Le Case
Design
Mostre
Contatti
STUDIO ANDREA GOBBI
Via dei Lucani 33/A
00185 ROMA
Tel/Fax +39-06-44340151
andreagobbi@tiscalinet.it
C.F. GBBNDR67H13E897T
DAVIDE FAGIOLI, “EX VUOTO”
marzo - aprile 2000
Galleria | Esposizione | Bibliografia 
LA STIMA E’ UNA COSA SERIA

Parto subito dai “coatti” per chiudere un malaffare classificatorio. David Fagioli, come confermato dalle opere, crede nei tratti storici dei ragazzi di periferia. Ama gli sguardi duri, la crudezza drammatica dei lineamenti, il sarcasmo abnorme del loro stile. Con la scultura ne ha sviscerato la memoria fisiognomica lungo un antiaccademismo oltre la tradizione. Insomma, bravo Fagioli per la tecnica, l’intuito umano, l’intelligenza volumetrica, il rigore non indifferente. Dove starebbe il malaffare? Diciamo che la gente se ne approfitta, si adagia su allori altrui, identifica l’autore con un tema e gli timbra un tatuaggio di riconoscibilità. Come direbbe un coatto permaloso ma colto: nun dite cazzate, guardàte le opere de questo. Davvero da paura e voi, me raccomanno, spremeteve meio er cervello (messaggio solo per i fruitori superficiali).

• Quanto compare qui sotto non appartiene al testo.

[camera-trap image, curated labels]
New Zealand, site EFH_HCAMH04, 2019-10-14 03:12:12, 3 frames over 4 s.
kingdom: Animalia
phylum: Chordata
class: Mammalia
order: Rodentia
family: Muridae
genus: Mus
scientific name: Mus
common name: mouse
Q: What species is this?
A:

L’artista parla di coatti per andare oltre, usa una silenziosa complessità e non si limita al facile ritrattismo del coatto tipico. A questo punto, nel sottolineare una produzione senza bassi, cambiamo strada: David Fagioli non è lo scultore dei coatti. O almeno, entrando nel gioco della molteplicità, l’autore romano usa alcuni stereotipi per andare oltre. Lui realizza arte scultorea, quella vera e impegnativa. La scultura che fa riemergere l’alone agonistico della lotta con la materia. Un grande studio in periferia, materie grezze, mani ferite e callose, pelle da lavare a fondo e muscoli indolenziti. A qualcuno piace così, caldo e romantico per un pizzico di sana letteratura. Il fatto è che di ciò si tratta: lo scultore doc richiama un mastino dal gesto nobile, un trattore vestito di bianco, un rullo che stira senza rompere. Fagioli mastica i volumi con la lucidità che avevano i grandi del passato. Conosce ogni segreto del marmo, del gesso e di tante materie leggere. Ma sfrutta la competenza per rompere l’accademismo più dannoso. Gioca sull’ambiguità di un bianco uniforme, manipolandolo per un’evoluzione davvero necessaria. L’autore cammina sul campo minato della tradizione figurativa, tra bassorilievi, busti e obelischi monumentali. Ne vive le alterazioni, i drammi rivoluzionari, le valenze temporali. D’improvviso, attraverso l’intelligenza del mettersi in discussione, i suoi lavori acquistano il valore pieno dell’oggi. Fagioli inserisce oggetti del presente, frammenti generazionali, stranezze insospettabili. Risucchia nella classicità ogni leggerezza attuale, svoltando oltre la tipicità secolare. Prende i nuovi feticci e gli offre un tributo scenografico. Ipotizza ciò di cui hanno bisogno gli oggetti popolari: isolarli nello spazio per renderli altro da sé. Facendoli volare, finalmente, tra il simbolo e il legame con la realtà. Eccole, le scarpe che si librano sopra di noi, le trombe da stadio che suonano sopra di noi, gli antifurti da scooter che si chiudono sopra di noi, i capelli rasati che spuntano sopra di noi (e poi come dimenticare il missile incombente, i nuovi quadri che scavano nella materia e trovano la pittura, i pannelli digitali che riconquistano l’utopia dentro Roma). Mentre i feticci si librano tra la memoria e un futuro sempre più “classico”, qui sotto cresce la scultura: e qualcuno, capendo i minuti del presente, rende leggero il gesto fisico. Attuale, classicamente nuovo.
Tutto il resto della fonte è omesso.